++++ Bloco de texto ++++
A ilusão das redes sociais
O narcisismo, a superficialidade e o distanciamento, entre
outras características das relações virtuais, formam pessoas cada vez mais
individualistas e egoístas
Por Dulce Critelli — publicado na edição 81, de novembro de
2013
É indiscutível o importante papel que as redes sociais
desempenham hoje nos rumos de nossa vida política e privada. São indiscutíveis
também os avanços que introduziram nas comunicações, favorecendo o reencontro e
a aproximação entre as pessoas e, se forem redes profissionais, facilitando a
visibilidade e a circulação de pessoas e produtos no mercado de trabalho. A
velocidade com que elas veiculam notícias, a extensão territorial alcançada e a
imensa quantidade de pessoas que atingem simultaneamente não eram presumíveis
cerca de uma década atrás, nem mesmo pelos seus criadores. Temos sido
testemunhas, e também alvo, do seu poder de convocação e mobilização, assim
como da sua eficiência em estabelecer interesses comuns rapidamente, a ponto de
atuarem como disparadoras das várias manifestações e movimentos populares em
todo o mundo atual.
++++ Trechos de dados ++++
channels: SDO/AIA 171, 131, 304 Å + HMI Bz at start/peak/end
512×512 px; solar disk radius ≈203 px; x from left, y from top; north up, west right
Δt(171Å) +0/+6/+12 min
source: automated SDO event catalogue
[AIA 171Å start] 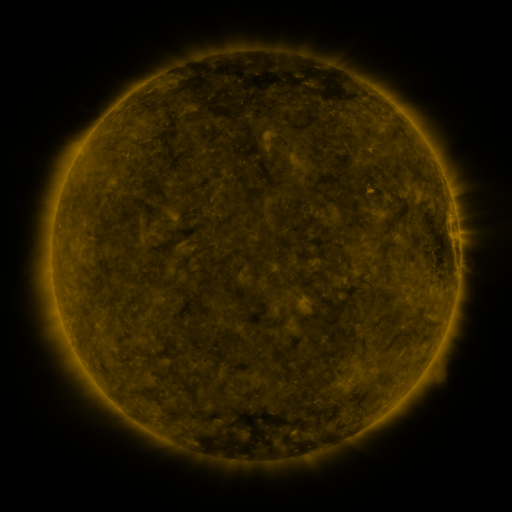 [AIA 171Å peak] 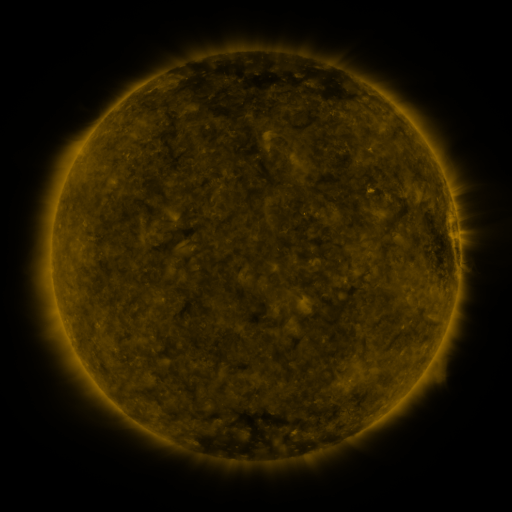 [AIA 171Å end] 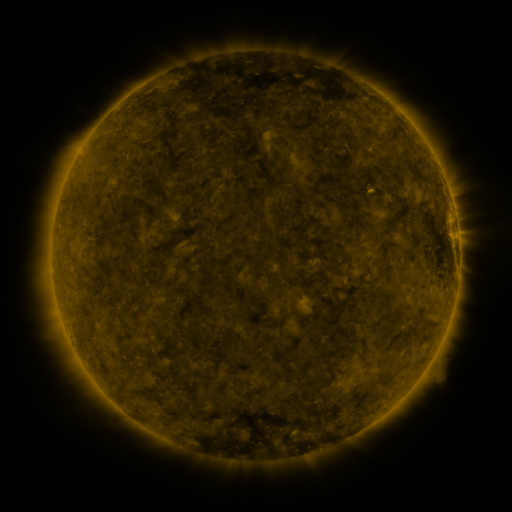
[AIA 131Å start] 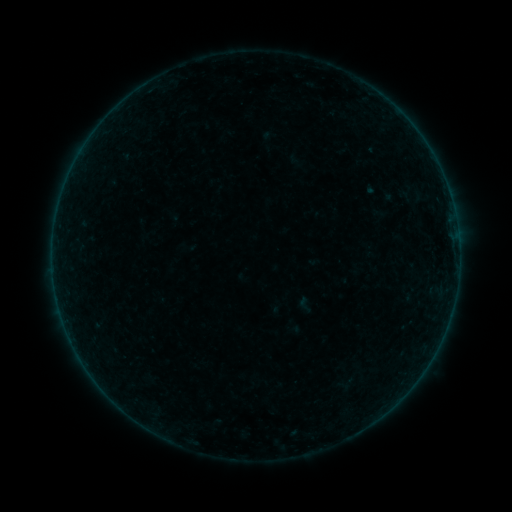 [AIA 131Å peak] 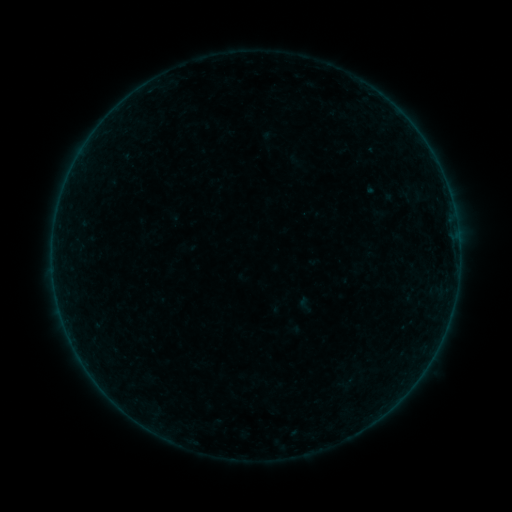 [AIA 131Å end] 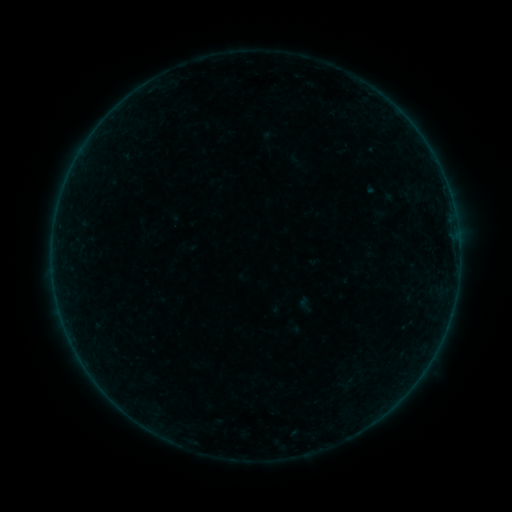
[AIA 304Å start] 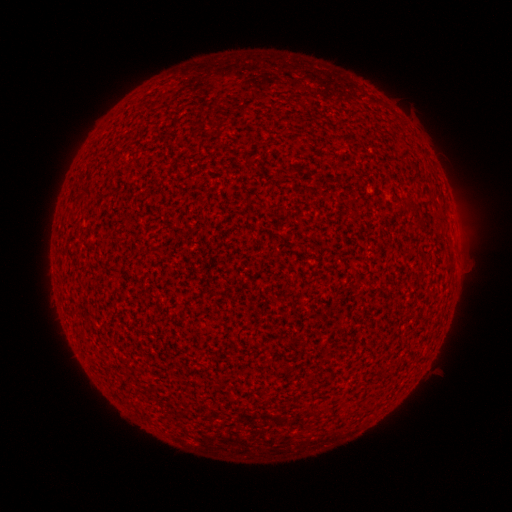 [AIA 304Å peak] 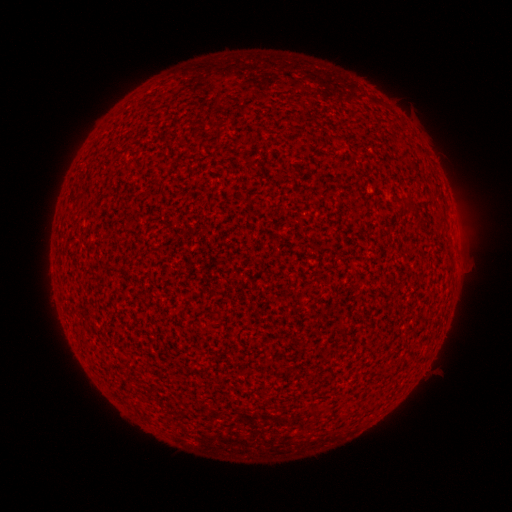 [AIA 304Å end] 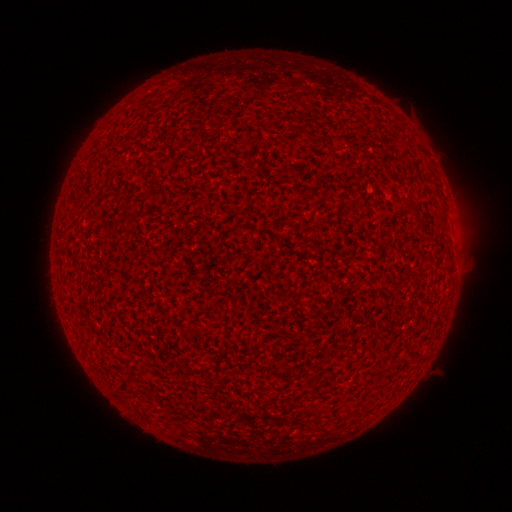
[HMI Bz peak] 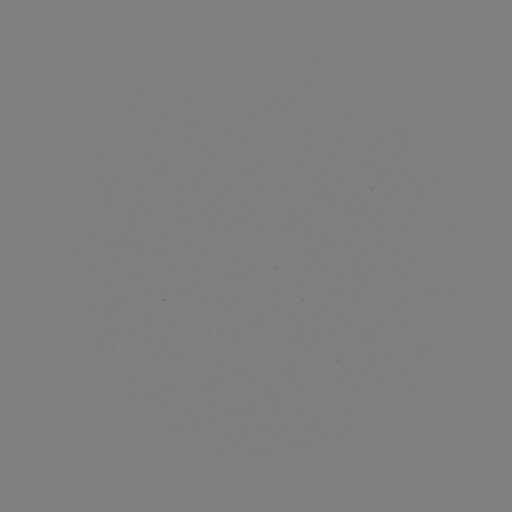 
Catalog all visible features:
++++
### Instruções do exercício
Liste as características das relações virtuais que o texto sobre as redes sociais nomeia de forma explícita.

### Exercício resolvido
- narcisismo
- superficialidade
- distanciamento